If you can’t beat ’em, join ’em, right? Wrong. Without a festival ticket, I’m not allowed in any of the bars in town. No matter that my friends and I support them the other 51 weekends a year or know the bartenders’ names – no ticket, no drinks.

Boyfriend thought it was all kinda funny, until he heard a couple groups setting up out side my windows. Then he rescued me and we had dinner out of town and stayed at his house. *dreamy sigh*

Well, since it’s been a while…

…here are a few updates on my life. I don’t really have the words to express all my thoughts on some of these topics, so this will be a quick overview.

1) My email is STILL messed up. I’ve been reading the Yahoo Mail Blog, and they made some changes to their system about the time that my account stopped working. These changes supposedly messed up paid-for accounts ending in @something-other-than-yahoo.com, and mine should not have been affected. Those changes were fixed, but I still can’t use my email at home. I’ve reached a point of acceptance that it may never be the same.

2) My job search has produced zero phone calls. Zee-Row. Nobody even wants to talk to me. This does not help my self-esteem. Which brings us to point number…

3) I fired my therapist! And stopped taking my drugs! And I feel fine. The drugs didn’t do anything, and the therapy just made me more upset anyway.
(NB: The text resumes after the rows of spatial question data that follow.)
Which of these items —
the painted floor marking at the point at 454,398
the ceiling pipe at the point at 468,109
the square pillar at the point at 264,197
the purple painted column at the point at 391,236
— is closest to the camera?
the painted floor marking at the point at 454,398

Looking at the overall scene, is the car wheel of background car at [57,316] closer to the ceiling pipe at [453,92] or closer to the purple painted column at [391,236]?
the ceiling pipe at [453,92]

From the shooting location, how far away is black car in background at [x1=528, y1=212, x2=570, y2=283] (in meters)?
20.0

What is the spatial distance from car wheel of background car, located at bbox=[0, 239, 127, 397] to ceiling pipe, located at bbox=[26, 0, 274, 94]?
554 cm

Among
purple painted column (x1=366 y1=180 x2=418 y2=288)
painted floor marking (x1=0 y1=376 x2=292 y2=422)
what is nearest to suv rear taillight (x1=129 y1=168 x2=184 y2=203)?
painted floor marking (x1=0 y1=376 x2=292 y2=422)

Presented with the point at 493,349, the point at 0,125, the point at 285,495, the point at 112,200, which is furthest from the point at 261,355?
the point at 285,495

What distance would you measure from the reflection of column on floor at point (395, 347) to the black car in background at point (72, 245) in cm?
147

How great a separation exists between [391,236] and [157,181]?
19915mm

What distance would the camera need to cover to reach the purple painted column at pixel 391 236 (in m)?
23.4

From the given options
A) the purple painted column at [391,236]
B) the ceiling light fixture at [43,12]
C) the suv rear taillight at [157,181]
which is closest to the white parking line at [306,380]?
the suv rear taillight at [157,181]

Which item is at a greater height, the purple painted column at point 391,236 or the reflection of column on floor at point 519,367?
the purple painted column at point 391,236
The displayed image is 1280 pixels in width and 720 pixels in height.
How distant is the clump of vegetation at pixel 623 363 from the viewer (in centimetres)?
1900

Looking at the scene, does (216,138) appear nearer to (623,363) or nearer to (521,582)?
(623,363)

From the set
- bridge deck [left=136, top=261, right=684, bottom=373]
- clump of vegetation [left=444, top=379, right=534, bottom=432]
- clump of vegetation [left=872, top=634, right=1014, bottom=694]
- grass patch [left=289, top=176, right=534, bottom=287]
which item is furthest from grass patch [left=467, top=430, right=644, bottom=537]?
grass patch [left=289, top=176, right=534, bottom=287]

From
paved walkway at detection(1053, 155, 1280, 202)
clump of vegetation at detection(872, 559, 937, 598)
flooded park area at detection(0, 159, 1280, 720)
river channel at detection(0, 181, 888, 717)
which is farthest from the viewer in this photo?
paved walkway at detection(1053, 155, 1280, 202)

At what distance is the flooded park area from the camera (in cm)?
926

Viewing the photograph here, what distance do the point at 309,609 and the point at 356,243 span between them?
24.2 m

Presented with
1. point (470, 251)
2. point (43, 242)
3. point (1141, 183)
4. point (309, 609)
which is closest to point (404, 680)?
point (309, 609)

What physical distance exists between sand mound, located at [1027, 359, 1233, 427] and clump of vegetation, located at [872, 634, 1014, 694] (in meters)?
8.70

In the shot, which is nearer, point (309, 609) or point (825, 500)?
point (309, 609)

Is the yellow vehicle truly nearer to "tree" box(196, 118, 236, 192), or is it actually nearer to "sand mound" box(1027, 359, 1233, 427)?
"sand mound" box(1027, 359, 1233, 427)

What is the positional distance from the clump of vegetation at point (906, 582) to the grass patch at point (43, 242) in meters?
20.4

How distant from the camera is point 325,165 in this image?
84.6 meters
4) My grandfather passed away recently. We weren’t close; I blame much of that on my relationship with my mother. I even skipped the last two family get-togethers, because I didn’t want to see my own parents. I still don’t, but I feel cheated. I guess I’m just a selfish brat (which is how my entire family on my father’s side already sees me). The extended family was surprized to see me at the funeral, because apparently my mother had previously told them that I would not attend. What the Hell, Mom? Of course I’d go, but if I wasn’t wanted, why did I bother?

5) All of my cousins (yes, including the youngest, entering grade 9) all seem really happy and comfortable and confident with their lives. The two out of university have real jobs – that they like! And the one who just finished her first year at Georgetown has an internship at a cancer research hospital in NYC. Even A. (the youngest) is doing a summer program in the fashion and event planning industry. What happened to me being the one with the most promise? Yes, I’m jealous, but that doesn’t get me any closer to figuring things out.

6) There was a fire at work a couple days ago. Well, not actually at work but within our sphere of influence. I don’t feel I did anything extraordinary (I’ve been doing this sort of stuff my whole life!). However, Manger and Big Boss both took note of my actions and ability to function in an emergency situation. I scored major brownie points, but in some ways I’m totally pissed off: they assumed I was capable of nothing, and this is the first time in almost three years that I have done something that actually garnered their positive attention. I suppose I will now go back into my nonexistence.

7) One of the alto sax players in my band has suggested that I quit, because I’m not good enough. Screw him. I didn’t try out for the group – it is a community band, open to all!. I never said I was any good, and nobody ever asked! I think he should take his elitist attitude and go elsewhere.  At least I have a volume control, unlike him – he just has forte. And at least I don’t sound like one of the other tenors, who frankly, sounds like a goose (as in HONNNK). We’ve had 6 performances in the last week-ish and another one on Tuesday (in my town!!) and then it looks like our schedule slows down a bit.

I think that about covers it. Questions?